Date of Award

5-2009

Document Type

Thesis

Degree Name

Master of Arts (MA)

Department

History

First Advisor

Dr. Cynthia Prescott

Abstract

The women's suffrage movement in Europe and the United States led to female enfranchisement in much of the West in the early twentieth century. Suffrage historiography, however, places too much emphasis on a middle-class history of urban white women's struggle to win the vote. This traditional scholarship not only lacks a thorough class-based analysis but also fails to examine ethnicity's role in the American women's suffrage movement as well as larger transnational connections.

Research on the construction of Norwegian ethnicity and its corresponding influence on Norwegian-American support of women's suffrage contributes to filling this historiographical gap. In addition, the influence Norwegian-language literature and Norwegian suffrage successes had on rural and urban Norwegian-American homemaking myths shows how ethnic construction compounded with gender and class to create a progressive political identity. Transatlantic suffrage relationships propagated this identity formation and in part created and reinforced Norwegian ethnicity.

My research investigates the extent to which ethnicity impacted the American women's suffrage movement and also draws attention to the differences between rural and urban Norwegian-American suffragists. The cases of rural Norwegian Americans living in Minnesota and North Dakota highlight that these men and women participated in progressive ethnic construction and implemented these ideals through their work in a Grand Forks Votes for Women Club. Urban Norwegian-American suffragists involved in the Minneapolis, Minnesota-based Scandinavian Woman's Suffrage Association demonstrate that urban ethnics joined a suffrage club at a greater rate than their rural counterparts and utilized ethnic stereotypes to lobby for women's suffrage on a local and national level. These findings illuminate the similarities and differences between rural, agricultural Norwegian Americans and urban, "citified" Norwegian Americans.

Traditional qualitative sources such as memoirs, newspaper articles, women's magazines and suffrage club records, provide insight into individual and group lives.
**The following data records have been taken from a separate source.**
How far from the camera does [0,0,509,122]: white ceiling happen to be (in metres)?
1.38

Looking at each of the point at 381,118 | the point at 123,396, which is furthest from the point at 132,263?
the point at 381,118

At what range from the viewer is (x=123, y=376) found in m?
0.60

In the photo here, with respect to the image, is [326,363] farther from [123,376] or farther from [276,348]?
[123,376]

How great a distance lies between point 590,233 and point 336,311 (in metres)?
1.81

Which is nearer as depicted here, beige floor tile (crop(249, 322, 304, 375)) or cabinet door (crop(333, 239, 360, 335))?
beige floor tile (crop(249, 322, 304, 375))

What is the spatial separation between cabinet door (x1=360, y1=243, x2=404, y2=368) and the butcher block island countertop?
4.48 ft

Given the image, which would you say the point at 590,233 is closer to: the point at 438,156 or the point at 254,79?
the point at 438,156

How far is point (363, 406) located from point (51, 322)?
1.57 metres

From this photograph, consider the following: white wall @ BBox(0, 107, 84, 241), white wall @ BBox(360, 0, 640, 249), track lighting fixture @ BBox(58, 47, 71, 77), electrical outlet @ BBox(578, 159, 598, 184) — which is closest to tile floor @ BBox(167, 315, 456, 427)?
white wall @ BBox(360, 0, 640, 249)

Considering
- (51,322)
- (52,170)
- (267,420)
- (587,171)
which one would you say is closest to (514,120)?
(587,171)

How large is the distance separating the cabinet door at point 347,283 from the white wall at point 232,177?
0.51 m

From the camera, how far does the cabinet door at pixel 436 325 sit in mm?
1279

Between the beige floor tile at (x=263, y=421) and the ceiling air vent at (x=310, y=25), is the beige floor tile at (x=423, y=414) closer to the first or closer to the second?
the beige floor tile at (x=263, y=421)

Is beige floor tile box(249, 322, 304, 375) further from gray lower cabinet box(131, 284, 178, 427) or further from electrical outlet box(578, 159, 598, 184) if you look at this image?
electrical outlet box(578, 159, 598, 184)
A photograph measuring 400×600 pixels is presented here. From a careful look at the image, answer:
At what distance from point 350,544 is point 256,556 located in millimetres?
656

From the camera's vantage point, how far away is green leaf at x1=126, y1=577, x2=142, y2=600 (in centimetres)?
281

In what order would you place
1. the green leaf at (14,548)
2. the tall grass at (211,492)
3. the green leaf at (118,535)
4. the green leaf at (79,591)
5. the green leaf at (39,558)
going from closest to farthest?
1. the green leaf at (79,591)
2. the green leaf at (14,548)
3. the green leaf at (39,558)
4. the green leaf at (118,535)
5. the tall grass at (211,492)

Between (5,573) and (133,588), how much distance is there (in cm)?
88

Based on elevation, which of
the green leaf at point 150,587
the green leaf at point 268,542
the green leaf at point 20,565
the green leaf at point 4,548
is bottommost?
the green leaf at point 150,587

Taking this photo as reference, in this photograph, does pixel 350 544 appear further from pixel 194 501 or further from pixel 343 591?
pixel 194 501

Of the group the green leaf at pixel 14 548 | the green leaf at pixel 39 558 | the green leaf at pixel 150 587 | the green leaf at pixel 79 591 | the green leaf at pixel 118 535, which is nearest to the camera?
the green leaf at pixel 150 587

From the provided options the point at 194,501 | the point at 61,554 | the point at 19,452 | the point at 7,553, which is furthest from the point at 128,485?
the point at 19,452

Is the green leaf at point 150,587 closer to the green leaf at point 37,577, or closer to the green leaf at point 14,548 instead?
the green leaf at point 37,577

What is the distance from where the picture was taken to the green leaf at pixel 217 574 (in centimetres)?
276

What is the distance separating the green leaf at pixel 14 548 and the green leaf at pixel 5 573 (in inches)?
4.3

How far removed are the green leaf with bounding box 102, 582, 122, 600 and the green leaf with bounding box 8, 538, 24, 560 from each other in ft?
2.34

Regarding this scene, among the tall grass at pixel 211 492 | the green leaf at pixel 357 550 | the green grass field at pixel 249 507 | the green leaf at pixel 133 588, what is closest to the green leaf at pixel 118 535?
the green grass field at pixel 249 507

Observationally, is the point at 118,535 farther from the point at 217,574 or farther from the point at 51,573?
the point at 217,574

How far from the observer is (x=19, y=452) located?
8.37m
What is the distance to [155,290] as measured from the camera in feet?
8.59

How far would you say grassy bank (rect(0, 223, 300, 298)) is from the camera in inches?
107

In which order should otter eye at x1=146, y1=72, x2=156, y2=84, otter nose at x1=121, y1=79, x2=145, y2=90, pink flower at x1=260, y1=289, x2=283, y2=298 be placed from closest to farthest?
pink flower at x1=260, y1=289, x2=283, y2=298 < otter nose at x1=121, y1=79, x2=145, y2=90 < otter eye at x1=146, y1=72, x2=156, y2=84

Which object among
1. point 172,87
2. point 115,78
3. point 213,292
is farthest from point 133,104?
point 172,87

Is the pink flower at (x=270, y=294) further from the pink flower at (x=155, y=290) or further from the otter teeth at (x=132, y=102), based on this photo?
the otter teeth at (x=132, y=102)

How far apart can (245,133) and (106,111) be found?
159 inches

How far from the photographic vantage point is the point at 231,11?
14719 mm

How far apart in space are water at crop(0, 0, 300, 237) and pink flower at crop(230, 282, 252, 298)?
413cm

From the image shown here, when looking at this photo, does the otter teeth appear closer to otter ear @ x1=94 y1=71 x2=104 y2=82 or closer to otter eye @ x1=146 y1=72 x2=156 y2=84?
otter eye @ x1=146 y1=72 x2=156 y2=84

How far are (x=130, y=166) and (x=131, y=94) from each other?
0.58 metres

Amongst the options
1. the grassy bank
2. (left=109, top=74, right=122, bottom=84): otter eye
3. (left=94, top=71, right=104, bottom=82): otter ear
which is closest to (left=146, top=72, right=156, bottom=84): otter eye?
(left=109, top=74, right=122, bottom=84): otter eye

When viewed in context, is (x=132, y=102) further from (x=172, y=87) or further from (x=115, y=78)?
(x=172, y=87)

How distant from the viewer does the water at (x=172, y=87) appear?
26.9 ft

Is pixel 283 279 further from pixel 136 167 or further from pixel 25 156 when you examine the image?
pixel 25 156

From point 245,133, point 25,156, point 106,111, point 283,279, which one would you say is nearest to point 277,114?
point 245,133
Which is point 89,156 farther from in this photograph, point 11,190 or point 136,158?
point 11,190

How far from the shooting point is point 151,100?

This study also implements non-traditional qualitative source material such as literature and quantitative analysis to augment the traditional qualitative sources. Combining suffrage club membership records with the United States census data reveals the ethnic make-up, age, family and economic situations of suffrage club members. In urban Minneapolis, Minnesota and rural Grand Forks, North Dakota the creative and combined use of both qualitative and quantitative methodologies illustrates that a transatlantic exchange of progressive ideals contributed to Norwegian American ethnic construction, identity formation and participation in the women's suffrage movement.